Le président. Il vous faut conclure, Monsieur le député, s'il vous plaît !

M. Eric Stauffer. Je vais conclure. Donc nous vous apporterons évidemment tout le soutien que nous pouvons vous apporter dans cette transition un peu douloureuse, et le MCG prendra acte de ce rapport.

M. Stéphane Florey (UDC). Le groupe UDC prendra également acte de la réponse du Conseil d'Etat. Elle nous satisfait entièrement. Je relèverai encore une chose: SOVALP a été voté par le Grand Conseil, la Chapelle-Les Sciers aussi, les Communaux d'Ambilly également. Effectivement, il faut des logements pour tout le monde, également pour les couches de la population les plus défavorisées. Mais je relève surtout que, à force de recourir et de ne vouloir que des LUP, le parti socialiste arrive à bloquer la totalité des logements. Et finalement, on n'a rien du tout. On arrive à zéro, et c'est dommage.

Le président. Merci, Monsieur le député. La parole est à M. le député Roger Deneys, qui vient de s'inscrire.
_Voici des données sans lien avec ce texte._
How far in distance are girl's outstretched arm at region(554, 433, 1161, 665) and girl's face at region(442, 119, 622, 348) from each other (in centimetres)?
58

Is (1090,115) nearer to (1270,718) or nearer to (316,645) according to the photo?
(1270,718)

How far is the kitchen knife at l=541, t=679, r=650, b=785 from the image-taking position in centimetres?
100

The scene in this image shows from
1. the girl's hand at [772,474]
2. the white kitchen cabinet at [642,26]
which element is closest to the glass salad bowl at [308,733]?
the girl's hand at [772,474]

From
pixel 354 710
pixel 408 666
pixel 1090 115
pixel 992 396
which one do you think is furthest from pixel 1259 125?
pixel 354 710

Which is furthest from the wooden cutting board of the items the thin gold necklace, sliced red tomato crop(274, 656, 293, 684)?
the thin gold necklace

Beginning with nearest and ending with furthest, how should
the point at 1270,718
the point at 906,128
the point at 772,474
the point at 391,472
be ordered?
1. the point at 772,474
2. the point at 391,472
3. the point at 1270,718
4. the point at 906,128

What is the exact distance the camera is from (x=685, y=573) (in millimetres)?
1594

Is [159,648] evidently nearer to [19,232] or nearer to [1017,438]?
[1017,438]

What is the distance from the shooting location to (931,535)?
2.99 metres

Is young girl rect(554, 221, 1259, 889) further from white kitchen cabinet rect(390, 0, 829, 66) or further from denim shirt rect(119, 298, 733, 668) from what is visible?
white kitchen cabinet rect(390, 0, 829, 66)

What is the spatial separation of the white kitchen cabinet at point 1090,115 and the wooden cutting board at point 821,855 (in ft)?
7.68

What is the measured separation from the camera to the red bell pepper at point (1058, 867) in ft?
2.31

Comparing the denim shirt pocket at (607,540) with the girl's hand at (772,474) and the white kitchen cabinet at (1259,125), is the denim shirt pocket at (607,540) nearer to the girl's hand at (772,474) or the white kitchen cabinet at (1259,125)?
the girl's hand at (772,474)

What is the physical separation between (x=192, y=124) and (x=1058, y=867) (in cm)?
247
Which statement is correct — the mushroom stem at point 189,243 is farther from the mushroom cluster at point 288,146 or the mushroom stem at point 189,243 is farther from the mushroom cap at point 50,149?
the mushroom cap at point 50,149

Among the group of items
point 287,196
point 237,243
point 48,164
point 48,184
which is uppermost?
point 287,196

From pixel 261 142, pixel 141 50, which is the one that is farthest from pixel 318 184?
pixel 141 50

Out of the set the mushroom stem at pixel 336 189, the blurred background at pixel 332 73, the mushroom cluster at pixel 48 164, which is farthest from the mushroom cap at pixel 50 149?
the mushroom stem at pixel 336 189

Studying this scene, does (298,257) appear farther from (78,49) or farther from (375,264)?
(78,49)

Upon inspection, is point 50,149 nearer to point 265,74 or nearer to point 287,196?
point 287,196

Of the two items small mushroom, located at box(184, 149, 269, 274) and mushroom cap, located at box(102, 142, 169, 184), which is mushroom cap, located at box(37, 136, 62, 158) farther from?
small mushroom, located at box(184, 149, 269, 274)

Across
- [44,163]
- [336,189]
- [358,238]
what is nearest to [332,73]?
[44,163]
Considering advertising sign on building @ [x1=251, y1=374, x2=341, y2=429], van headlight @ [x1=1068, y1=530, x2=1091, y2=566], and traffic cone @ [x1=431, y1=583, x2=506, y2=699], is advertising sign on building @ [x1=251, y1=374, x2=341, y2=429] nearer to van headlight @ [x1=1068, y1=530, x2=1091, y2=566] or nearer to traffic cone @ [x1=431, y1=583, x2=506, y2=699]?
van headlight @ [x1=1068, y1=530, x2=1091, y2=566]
M. Roger Deneys (S). J'aimerais simplement vous faire remarquer que SOVALP représente 4000 emplois et 400 logements. Alors évidemment, si on commence à faire des projets comme ceux-ci en priorité, le problème du logement à Genève ne risque pas de se résoudre rapidement. Il y a bien une question d'équilibre; il y a une question de priorité. Or ici, on parle des LUP, des logements pour des personnes à revenu modeste. C'est donc bien entendu une priorité essentielle à Genève aujourd'hui, parce que la réalité est que les seuls à être satisfaits - ils l'ont exprimé dans une conférence de presse il y a peu de temps - sont les milieux immobiliers qui sont venus soutenir M. Mark Muller...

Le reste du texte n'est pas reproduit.